- Description of the task -
Retype all the records with nothing changed.

(Stored data entries)
==========
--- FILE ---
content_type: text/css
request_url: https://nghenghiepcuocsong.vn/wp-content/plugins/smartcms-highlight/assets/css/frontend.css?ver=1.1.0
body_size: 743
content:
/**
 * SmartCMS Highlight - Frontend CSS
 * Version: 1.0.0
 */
==========
- Output of the exercise -
--- FILE ---
content_type: text/css
request_url: https://nghenghiepcuocsong.vn/wp-content/plugins/smartcms-highlight/assets/css/frontend.css?ver=1.1.0
body_size: 743
content:
/**
 * SmartCMS Highlight - Frontend CSS
 * Version: 1.0.0
 */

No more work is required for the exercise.